_What is expected_
Output only the lines that run from the line holding "Can you say" to the end of the entries, both ends included, and skip the pictures.

_Data supplied_
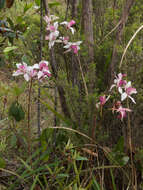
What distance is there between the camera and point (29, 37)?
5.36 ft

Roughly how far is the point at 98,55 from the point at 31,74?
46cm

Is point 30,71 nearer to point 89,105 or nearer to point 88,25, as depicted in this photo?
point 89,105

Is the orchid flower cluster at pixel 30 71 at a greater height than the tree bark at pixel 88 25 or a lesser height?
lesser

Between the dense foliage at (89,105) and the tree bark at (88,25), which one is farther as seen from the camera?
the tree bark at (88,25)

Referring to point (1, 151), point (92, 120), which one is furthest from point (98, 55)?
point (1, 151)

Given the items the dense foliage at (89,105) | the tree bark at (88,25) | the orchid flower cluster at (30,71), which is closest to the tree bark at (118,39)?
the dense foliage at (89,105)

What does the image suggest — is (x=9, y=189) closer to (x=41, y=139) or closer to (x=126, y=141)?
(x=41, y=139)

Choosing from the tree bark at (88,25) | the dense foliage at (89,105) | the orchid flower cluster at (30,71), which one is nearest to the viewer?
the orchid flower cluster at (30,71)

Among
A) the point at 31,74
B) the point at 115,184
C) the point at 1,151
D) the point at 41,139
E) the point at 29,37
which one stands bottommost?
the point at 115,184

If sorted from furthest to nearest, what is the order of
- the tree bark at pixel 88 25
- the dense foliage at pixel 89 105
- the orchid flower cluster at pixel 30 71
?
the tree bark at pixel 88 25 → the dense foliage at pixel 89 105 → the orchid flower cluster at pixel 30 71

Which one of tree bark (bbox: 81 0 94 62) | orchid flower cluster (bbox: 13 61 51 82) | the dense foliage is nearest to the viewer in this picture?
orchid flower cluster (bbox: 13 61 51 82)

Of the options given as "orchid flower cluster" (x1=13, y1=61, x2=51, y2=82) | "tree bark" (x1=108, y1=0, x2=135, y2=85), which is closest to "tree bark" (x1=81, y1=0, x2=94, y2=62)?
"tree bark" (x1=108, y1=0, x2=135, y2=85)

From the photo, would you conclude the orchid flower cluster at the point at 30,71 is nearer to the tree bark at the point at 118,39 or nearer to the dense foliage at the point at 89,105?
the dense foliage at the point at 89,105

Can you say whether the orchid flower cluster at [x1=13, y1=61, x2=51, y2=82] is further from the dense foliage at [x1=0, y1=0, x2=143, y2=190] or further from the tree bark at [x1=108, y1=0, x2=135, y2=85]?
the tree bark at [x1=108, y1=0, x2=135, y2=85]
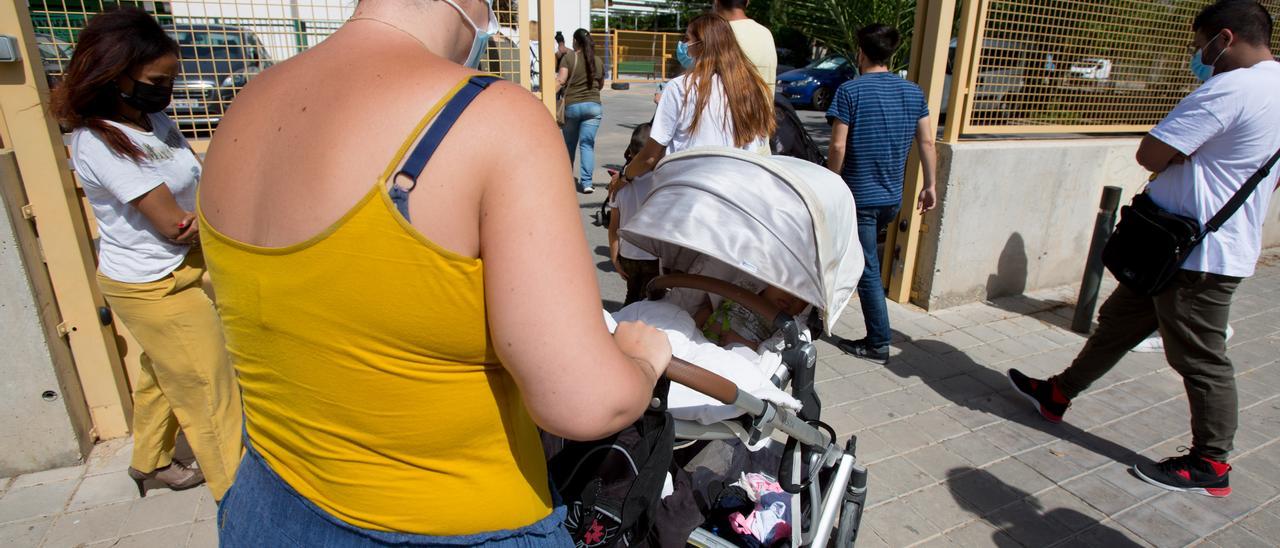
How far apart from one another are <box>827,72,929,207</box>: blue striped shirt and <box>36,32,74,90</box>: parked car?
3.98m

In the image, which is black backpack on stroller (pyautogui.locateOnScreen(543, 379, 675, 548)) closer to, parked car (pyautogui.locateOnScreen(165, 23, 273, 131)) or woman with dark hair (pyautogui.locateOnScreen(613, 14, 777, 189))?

_Result of the exercise_
Can you say whether the orchid flower cluster at [x1=13, y1=61, x2=51, y2=82] is further from the dense foliage at [x1=0, y1=0, x2=143, y2=190] or further from the tree bark at [x1=108, y1=0, x2=135, y2=85]?
the tree bark at [x1=108, y1=0, x2=135, y2=85]
How far apart from one another are <box>827,72,929,207</box>: blue striped shirt and <box>36,32,74,90</box>: parked car?
3.98m

In the image, which is black backpack on stroller (pyautogui.locateOnScreen(543, 379, 675, 548)) closer to, parked car (pyautogui.locateOnScreen(165, 23, 273, 131)) or woman with dark hair (pyautogui.locateOnScreen(613, 14, 777, 189))?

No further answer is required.